* [Text passage]
--------------------------------------------------
The OnePlus Nord N10 5G is a very capable phone for the price but, aside from 5G connectivity, there’s little on offer to differentiate it in this increasingly competitive segment of the market.

Pros

  • Great value for money
  • Solid gaming performance
  • Affordable entry point to 5G

Cons

  • Camera isn’t the best you’ll find at this price
  • No IP rating

Key Specifications

  • Review Price: £249
  • 5G ready
  • 6GB RAM
  • Qualcomm Snapdragon 690
  • Android 10
  • 128GB memory (with expandable storage)
  • 4300mAh battery
  • Four-rear cameras

The OnePlus N10 5G is the latest low-to-mid-range smartphone aiming to wrestle control of the affordable market from Motorola’s iconic Moto G line.

It comes packed with all the hardware you’d expect from a handset with such lofty goals, with highlights including 5G connectivity and a super-fast 90Hz refresh rate screen – two features that even a year ago you’d only see on more expensive handsets.

Following more than a month with the Nord, I can confirm it is indeed a very impressive handset – and one of the best cheap phones with 5G you can get right now. The downside is that it fails to fully deliver in a couple of key areas, making it only a great, not perfect, phone.

Design

  • The Nord N10 5G has a plastic back that feels a lot like the Moto G’s

  • There’s no IP rating, so you’ll want to avoid getting it wet
  • It does come with a fingerprint scanner on its back

The Nord N10 5G sports a very similar design to most of the phones I test at this price. As such, it has a super-shiny plastic – not glass – back and a Gorilla Glass front with a hole-punch camera housing. If this sounds familiar, it should; design-wise, it’s pretty much identical to the Moto G Pro and Moto G 5G Plus that passed through Trusted Labs last year.

Taking the phone out of the box, the midnight blue adds a welcome touch of class and the phone does feel reasonably well built. But the plastic rear is a fingerprint magnet and suffers a couple of millimetres of flex when pressed. So if you want to keep the phone in a clean state, I’d advise picking up a case.

The lack of an IP68 rating is pretty standard at this price, and no surprise given that OnePlus doesn’t bother getting water-resistance certification for its flagships, in a bid to cut costs.

The Nord N10 5G does come with the trimmings you’d expect, though. On its rear you’ll find a centrally placed fingerprint scanner, positioned to sit where your index finger naturally falls. During testing, it proved suitably accurate. The only time I experienced repeated failures to recognise my digit was when using the phone in the rain.

The handset’s slightly curved glass screen cover also makes it suitably comfortable to hold and use one-handed, although the smooth plastic can become fairly slippery when wet.

OnePlus Nord N10 5G back

I’m also a big fan of the fact OnePlus has retained the increasingly rare 3.5mm and microSD inputs as part of the design. The 3.5mm jack will allow you to use cabled headphones and peripherals with the phone, while the inclusion of the microSD will mean you can upgrade the N10’s 128GB of internal storage to 512GB.
--------------------------------------------------
* [Data provided]
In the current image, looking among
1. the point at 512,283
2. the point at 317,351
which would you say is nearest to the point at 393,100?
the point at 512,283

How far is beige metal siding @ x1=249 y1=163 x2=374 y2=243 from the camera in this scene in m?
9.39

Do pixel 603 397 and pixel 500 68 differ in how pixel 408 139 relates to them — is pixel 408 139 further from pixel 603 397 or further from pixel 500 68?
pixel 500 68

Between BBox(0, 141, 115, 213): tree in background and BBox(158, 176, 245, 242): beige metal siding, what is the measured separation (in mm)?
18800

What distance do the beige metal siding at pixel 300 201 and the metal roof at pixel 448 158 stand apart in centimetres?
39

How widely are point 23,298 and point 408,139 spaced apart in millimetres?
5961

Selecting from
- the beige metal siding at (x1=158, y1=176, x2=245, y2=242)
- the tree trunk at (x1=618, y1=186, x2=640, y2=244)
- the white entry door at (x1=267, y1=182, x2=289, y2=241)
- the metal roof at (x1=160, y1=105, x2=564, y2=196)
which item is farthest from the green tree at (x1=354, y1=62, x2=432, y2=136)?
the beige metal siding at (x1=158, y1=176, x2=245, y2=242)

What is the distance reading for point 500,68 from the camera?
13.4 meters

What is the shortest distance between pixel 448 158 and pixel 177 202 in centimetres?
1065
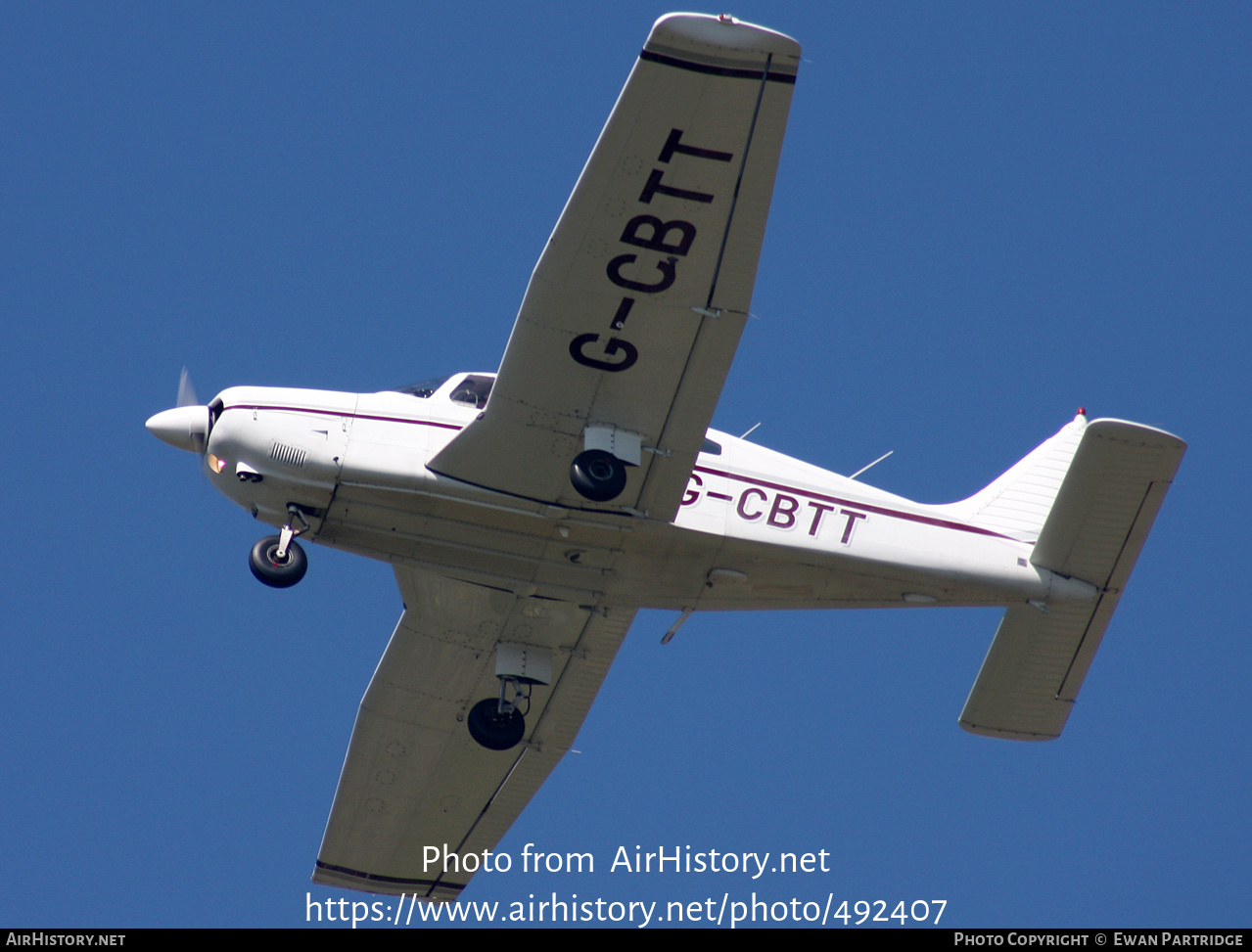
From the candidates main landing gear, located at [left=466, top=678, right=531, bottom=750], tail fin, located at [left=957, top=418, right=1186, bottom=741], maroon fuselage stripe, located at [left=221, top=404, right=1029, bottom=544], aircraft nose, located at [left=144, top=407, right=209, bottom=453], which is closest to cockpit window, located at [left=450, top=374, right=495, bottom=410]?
maroon fuselage stripe, located at [left=221, top=404, right=1029, bottom=544]

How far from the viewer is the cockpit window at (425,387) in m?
14.7

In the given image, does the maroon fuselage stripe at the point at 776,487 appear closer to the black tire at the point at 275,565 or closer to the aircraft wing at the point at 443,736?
the black tire at the point at 275,565

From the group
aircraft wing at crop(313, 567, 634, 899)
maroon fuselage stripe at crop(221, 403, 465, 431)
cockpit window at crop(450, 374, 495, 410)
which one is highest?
cockpit window at crop(450, 374, 495, 410)

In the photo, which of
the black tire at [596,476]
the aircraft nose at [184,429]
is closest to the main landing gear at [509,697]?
the black tire at [596,476]

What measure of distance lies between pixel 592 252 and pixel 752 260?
136 centimetres

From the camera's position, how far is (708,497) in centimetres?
1485

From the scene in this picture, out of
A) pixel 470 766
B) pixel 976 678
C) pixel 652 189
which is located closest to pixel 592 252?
pixel 652 189

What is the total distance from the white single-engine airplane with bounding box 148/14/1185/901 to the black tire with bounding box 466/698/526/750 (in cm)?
3

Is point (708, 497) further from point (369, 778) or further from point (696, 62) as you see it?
point (369, 778)

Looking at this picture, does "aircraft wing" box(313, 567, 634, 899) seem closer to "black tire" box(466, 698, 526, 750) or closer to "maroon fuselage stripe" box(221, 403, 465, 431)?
"black tire" box(466, 698, 526, 750)

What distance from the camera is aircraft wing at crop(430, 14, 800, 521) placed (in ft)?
39.2

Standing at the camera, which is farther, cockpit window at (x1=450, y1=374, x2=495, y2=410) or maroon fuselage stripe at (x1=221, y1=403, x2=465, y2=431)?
cockpit window at (x1=450, y1=374, x2=495, y2=410)

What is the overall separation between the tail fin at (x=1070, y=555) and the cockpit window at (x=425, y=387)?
219 inches

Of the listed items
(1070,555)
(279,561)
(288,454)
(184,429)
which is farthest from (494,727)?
(1070,555)
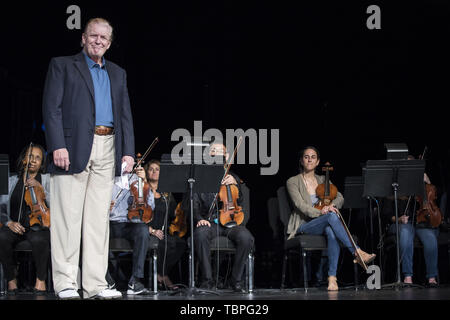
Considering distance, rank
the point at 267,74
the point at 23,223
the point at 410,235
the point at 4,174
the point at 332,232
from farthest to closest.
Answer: the point at 267,74 → the point at 410,235 → the point at 332,232 → the point at 23,223 → the point at 4,174

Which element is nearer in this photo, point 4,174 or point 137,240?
point 4,174

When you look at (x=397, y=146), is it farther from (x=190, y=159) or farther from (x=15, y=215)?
(x=15, y=215)

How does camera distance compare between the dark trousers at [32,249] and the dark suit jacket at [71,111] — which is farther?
the dark trousers at [32,249]

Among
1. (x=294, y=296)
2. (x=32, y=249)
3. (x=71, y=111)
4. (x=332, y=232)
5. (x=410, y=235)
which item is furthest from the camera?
(x=410, y=235)

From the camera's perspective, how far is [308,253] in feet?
18.8

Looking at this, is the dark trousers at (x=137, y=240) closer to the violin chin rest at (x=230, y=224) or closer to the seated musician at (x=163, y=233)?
the seated musician at (x=163, y=233)

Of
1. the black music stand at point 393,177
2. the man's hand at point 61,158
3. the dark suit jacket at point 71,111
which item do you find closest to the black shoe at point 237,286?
the black music stand at point 393,177

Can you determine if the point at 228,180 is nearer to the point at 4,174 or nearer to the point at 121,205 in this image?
the point at 121,205

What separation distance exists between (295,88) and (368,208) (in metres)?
1.63

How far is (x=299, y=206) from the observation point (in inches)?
206

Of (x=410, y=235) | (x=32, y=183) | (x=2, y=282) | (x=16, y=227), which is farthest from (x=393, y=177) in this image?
(x=2, y=282)

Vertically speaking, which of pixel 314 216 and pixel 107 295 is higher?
pixel 314 216

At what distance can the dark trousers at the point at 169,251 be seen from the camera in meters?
5.19

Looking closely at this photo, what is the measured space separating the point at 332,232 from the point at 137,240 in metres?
1.43
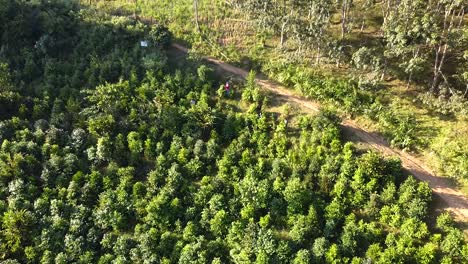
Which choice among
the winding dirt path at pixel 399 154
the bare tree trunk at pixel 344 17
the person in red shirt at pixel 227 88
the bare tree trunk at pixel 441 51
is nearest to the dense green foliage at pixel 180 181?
the person in red shirt at pixel 227 88

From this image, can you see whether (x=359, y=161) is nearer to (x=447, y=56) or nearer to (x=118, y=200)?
(x=447, y=56)

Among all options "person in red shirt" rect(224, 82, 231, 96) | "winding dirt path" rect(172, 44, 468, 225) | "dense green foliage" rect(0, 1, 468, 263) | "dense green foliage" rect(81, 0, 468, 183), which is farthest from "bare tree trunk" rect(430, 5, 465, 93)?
"person in red shirt" rect(224, 82, 231, 96)

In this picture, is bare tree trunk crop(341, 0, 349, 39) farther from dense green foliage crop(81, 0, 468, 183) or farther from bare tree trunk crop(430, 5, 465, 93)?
bare tree trunk crop(430, 5, 465, 93)

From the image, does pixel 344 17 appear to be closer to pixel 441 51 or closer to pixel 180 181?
pixel 441 51

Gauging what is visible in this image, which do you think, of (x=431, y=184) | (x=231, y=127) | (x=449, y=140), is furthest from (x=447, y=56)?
(x=231, y=127)

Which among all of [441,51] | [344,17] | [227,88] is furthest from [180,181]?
[441,51]

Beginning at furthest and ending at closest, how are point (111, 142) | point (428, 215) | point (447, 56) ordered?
1. point (447, 56)
2. point (111, 142)
3. point (428, 215)
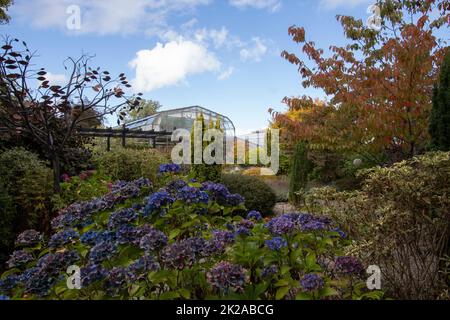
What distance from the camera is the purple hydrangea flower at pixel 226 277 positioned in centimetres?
173

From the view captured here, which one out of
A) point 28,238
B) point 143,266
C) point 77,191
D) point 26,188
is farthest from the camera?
point 77,191

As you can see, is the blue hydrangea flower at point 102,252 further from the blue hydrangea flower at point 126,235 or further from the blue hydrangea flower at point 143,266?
the blue hydrangea flower at point 143,266

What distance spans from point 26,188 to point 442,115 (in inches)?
205

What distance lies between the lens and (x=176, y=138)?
41.2 ft

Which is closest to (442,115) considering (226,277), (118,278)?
(226,277)

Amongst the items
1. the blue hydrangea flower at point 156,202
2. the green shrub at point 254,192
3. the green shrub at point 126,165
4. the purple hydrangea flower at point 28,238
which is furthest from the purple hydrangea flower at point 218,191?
the green shrub at point 126,165

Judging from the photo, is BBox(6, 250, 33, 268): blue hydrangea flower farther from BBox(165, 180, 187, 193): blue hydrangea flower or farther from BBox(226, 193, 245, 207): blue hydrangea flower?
BBox(226, 193, 245, 207): blue hydrangea flower

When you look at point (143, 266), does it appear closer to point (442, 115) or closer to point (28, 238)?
point (28, 238)

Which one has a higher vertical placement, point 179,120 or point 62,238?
point 179,120

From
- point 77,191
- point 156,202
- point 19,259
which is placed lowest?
point 19,259

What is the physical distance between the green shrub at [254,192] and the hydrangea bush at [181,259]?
197 inches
--------------------------------------------------
* [Problems to solve]
A - Please list every item under the "Key Specifications" heading in the phone review.
B - Pick up the phone review after its final sentence and keep writing it.

* [Answers in order]
A -
- Review Price: £249
- 5G ready
- 6GB RAM
- Qualcomm Snapdragon 690
- Android 10
- 128GB memory (with expandable storage)
- 4300mAh battery
- Four-rear cameras

B -
My only major issue is that, unlike most phones from OnePlus, the design of the Nord N10 5G is very similar to rival handsets, which is a shame given the company’s history.

Although we tend to go on about Moto Gs being the top dogs in the affordable phone market, OnePlus actually has a strong track record innovating in this space. Back in 2016, it released one of the most interesting budget phones I’ve ever tested, in the shape of the OnePlus X. The £200 handset was one of the best-looking on the market, and a cut above the competition thanks to its use of custom Onyx, or Ceramic materials.

Given how good the X was from a design perspective, it feels odd that OnePlus hasn’t opted to go down the same track with the Nord N10 5G.

Screen

  • The OnePlus Nord’s 6.49 inch, 1080 x 2400 resolution IPS screen looks great and has some nifty customisation options

  • The 90Hz refresh rate makes it a solid choice for gamers

Thankfully, my experience with the OnePlus Nord N10 5G’s display was far more positive; during testing it proved to be one of the best you’ll find at the price.

The 6.49-inch IPS panel doesn’t offer the punchy blacks of more expensive AMOLED screens, but it avoids a pitfall I experience on most competing affordable phones. Specifically, it doesn’t attempt to mask its LCD roots by overcooking the colours. This is a key tactic adopted by a lot of phone companies to make cheap screens look more vibrant. While some people like the added punch, it does in fact make the screen terrible for movie-watching, photo editing and pretty much any task where accuracy is key.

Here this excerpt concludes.